We provide each artist with their own studio space.

COMMUNITY SPACE

BREWERY

The brewery is the main exhibition space and a space for workshops. The former Fujisaki Soubei Shouten company’s 2-acre 280-year old sake brewery.

The space was nicknamed ‘Jyuichiya,’ or ‘Shop 11’ in Japanese, referring to a group of eleven brewers who moved to Onishi from Shiga prefecture in the early 1700’s. There are 3 traditional storage buildings (kura) used as exhibition spaces, a warehouse, a kitchen, and a tea room.

COMMUNITY SPACE

KINUYA

The main structure, Kinuya, connects Onishi to its past as part of the silk road. In the early twentieth century most area farmers were involved in silk production. For decades, the 100 year-old building served as a collection point for local silk on its way to be processed in factories.

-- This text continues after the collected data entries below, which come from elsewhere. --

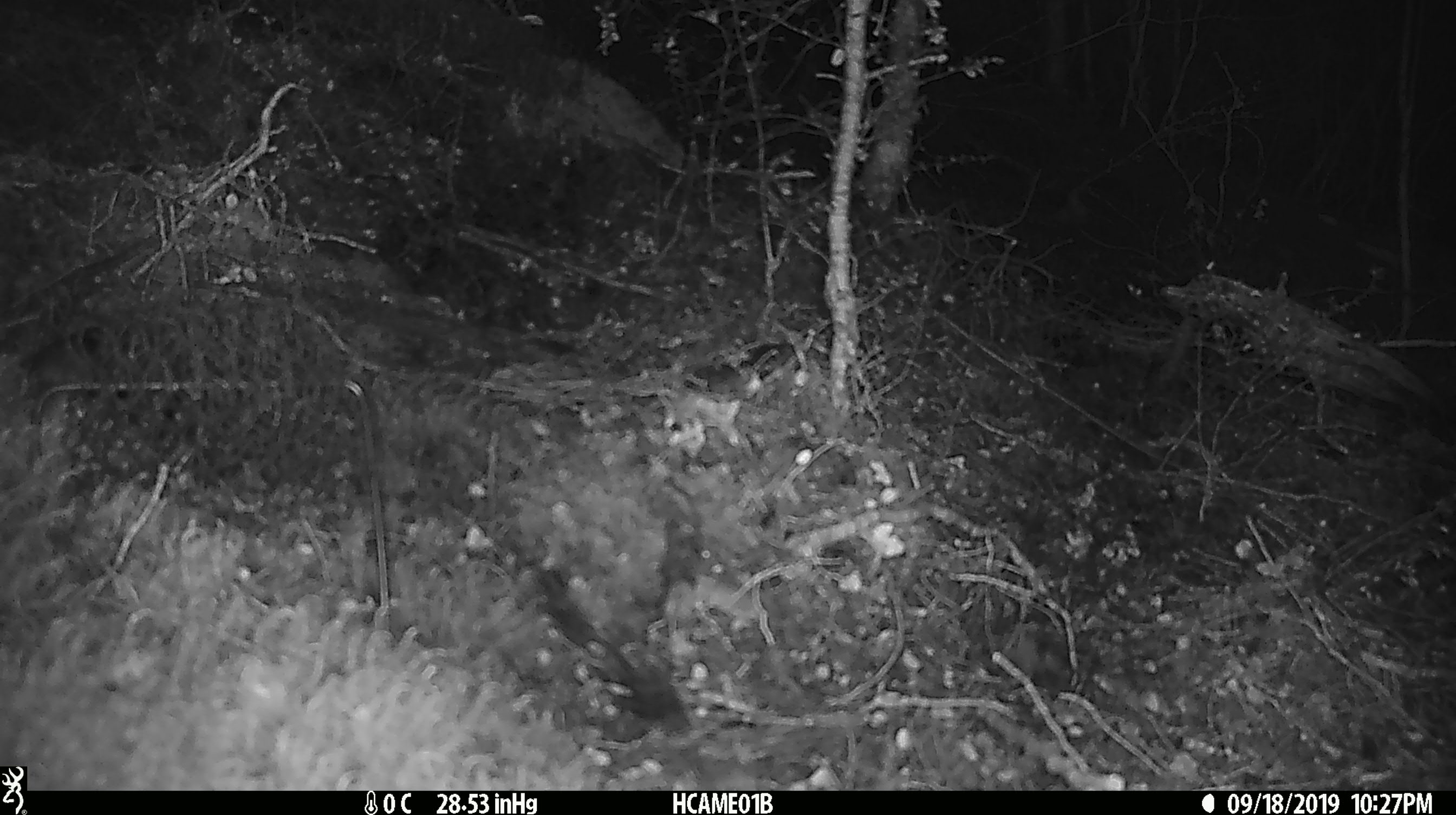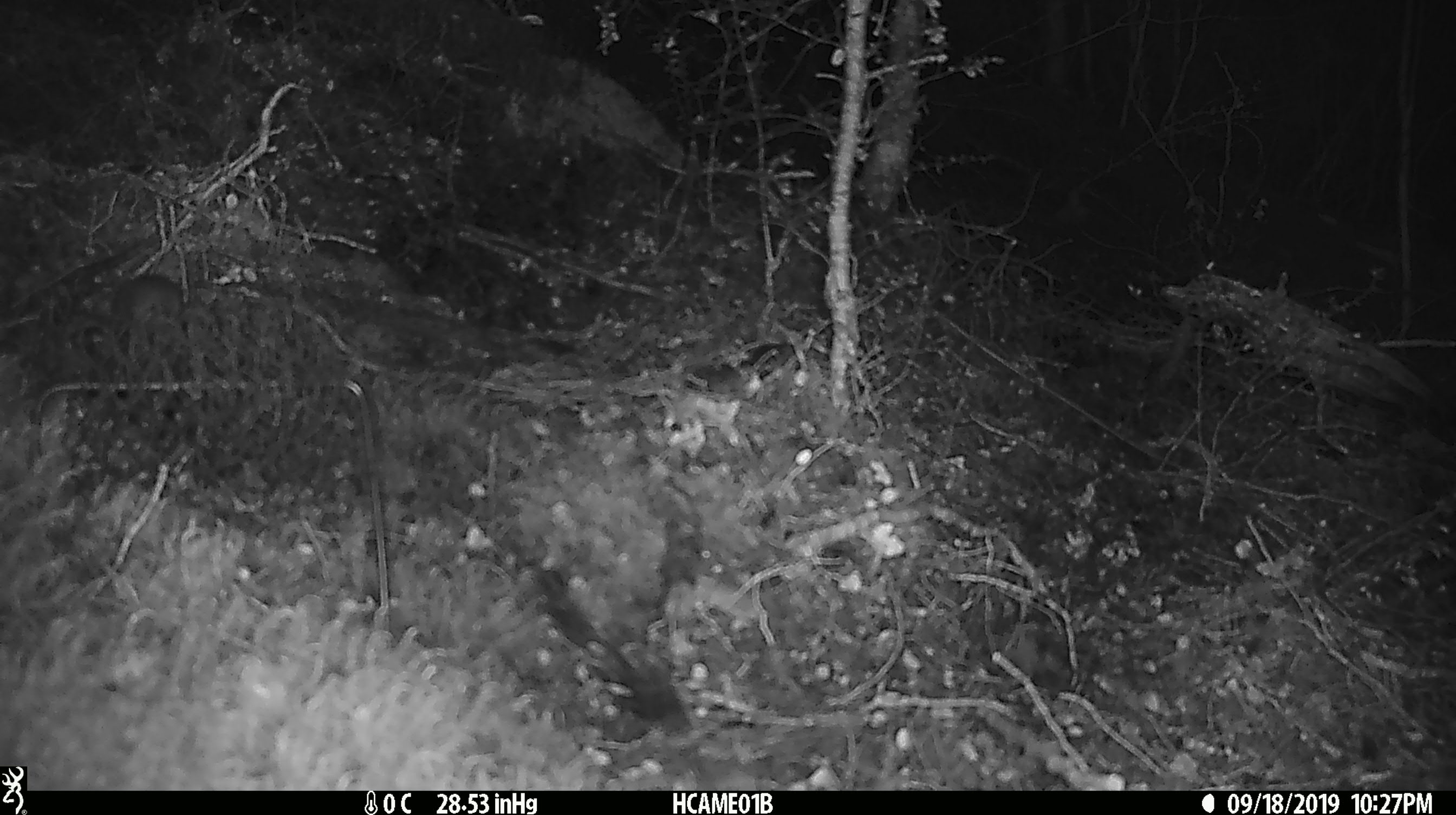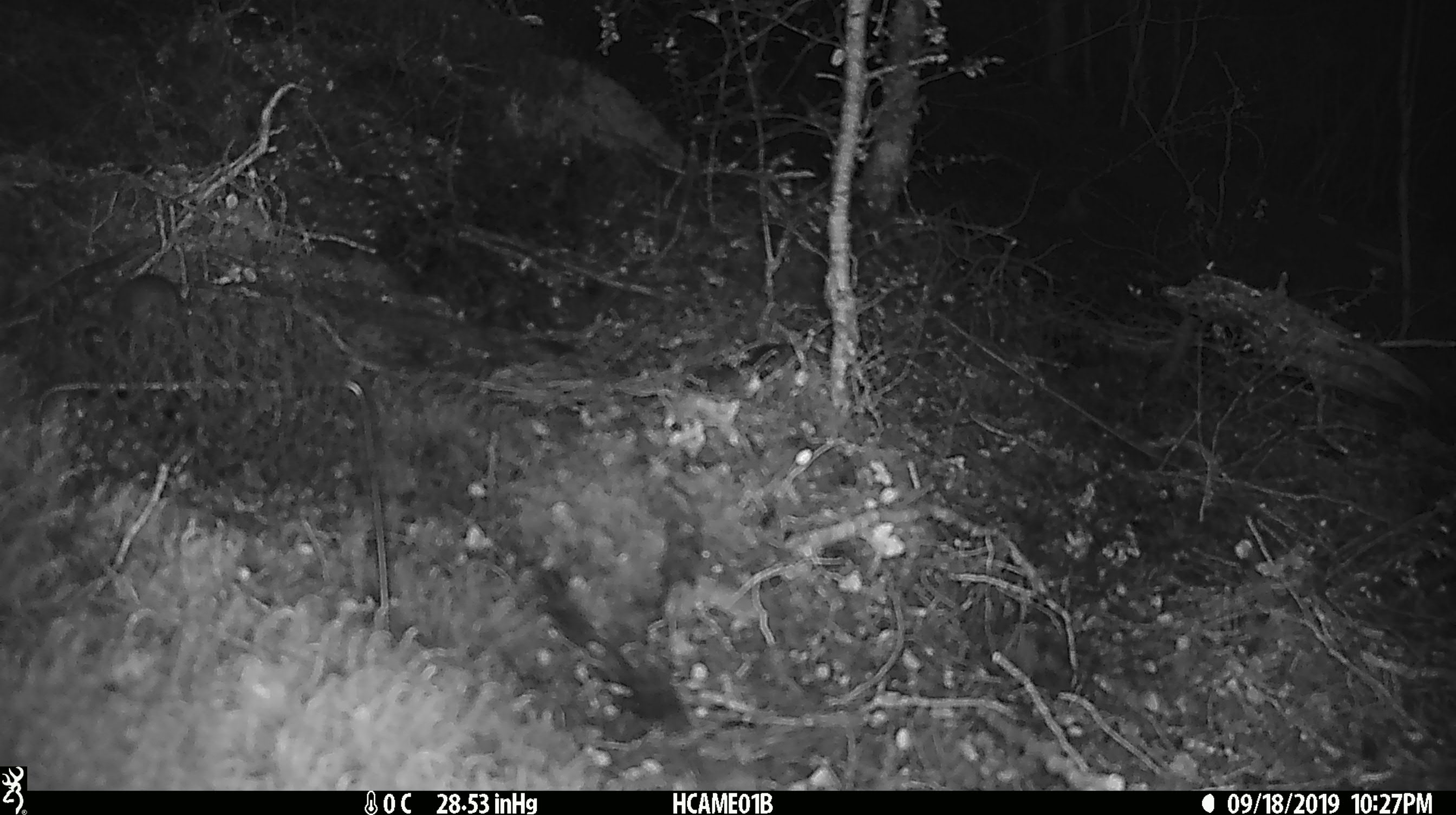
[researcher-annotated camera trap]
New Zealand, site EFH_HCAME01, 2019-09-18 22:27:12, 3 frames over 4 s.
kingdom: Animalia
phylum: Chordata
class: Mammalia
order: Rodentia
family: Muridae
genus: Mus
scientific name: Mus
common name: mouse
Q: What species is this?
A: Mouse (Mus).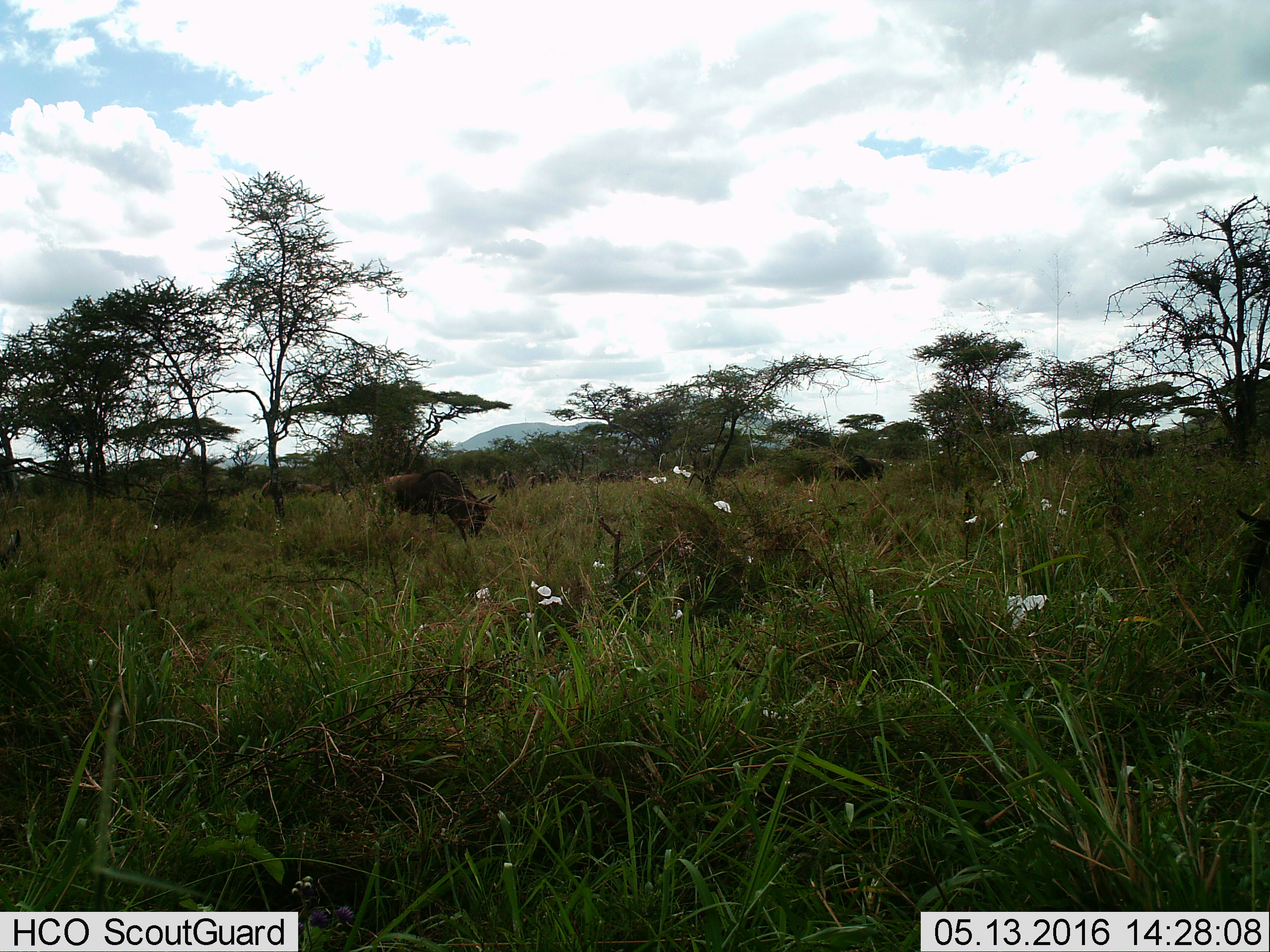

In the second half of the twentieth century the market for Japanese silk moved overseas and the town of Onishi began to lose its cultural identity. Much of the Onishi population moved to larger cities, as did the original Kinuya owners.

Shiro Oni Studio uses the building as a gathering place and central hub to the surrounding buildings. We use Kinuya as an exhibition space, a cafe during festivals and a place for concerts, workshops and parties.

Writers, musicians, or conceptual artists working in ‘clean’ media can use the rooms upstairs as a studio.

ARTIST STUDIO

SHIRO ONI STUDIO

There are 5 studio spaces in the Shiro Oni Studio building.

The first studio remodeled for the residency. Several truckloads of cheap lumber, paneling and drywall were removed to reveal the original tsuchi kabe, or earth and plaster walls. The walls were then restored to their original condition using a type of plaster called Shikkui.

Artists have 24 hour access to the studios.

ARTIST STUDIO

KOTORIYA

The name ‘Kotoriya’ means ‘small bird shop’ in Japanese. The building has had a long history over the last 80 years. Kotoriya was also used as a motorcycle shop, and a fish market.

There are 5 studios in the Kotoriya.

The building is a 30 second walk away from a 7-11.
Artists have 24 hour access to the studios.

ARTIST STUDIO

WOOD SHOP

All artists have access to the woodshop during residency working hours (9 am to 5 pm). The key must be returned to the office before 5.
The shop has a table saw, sliding compound miter saw and a drill press. There are also hand drills, a planer, band saw, sanders, circular saw, a grinder, a biscuit joiner and lathe.
A complete list of residency tools and equipment will be sent to residents before arrival.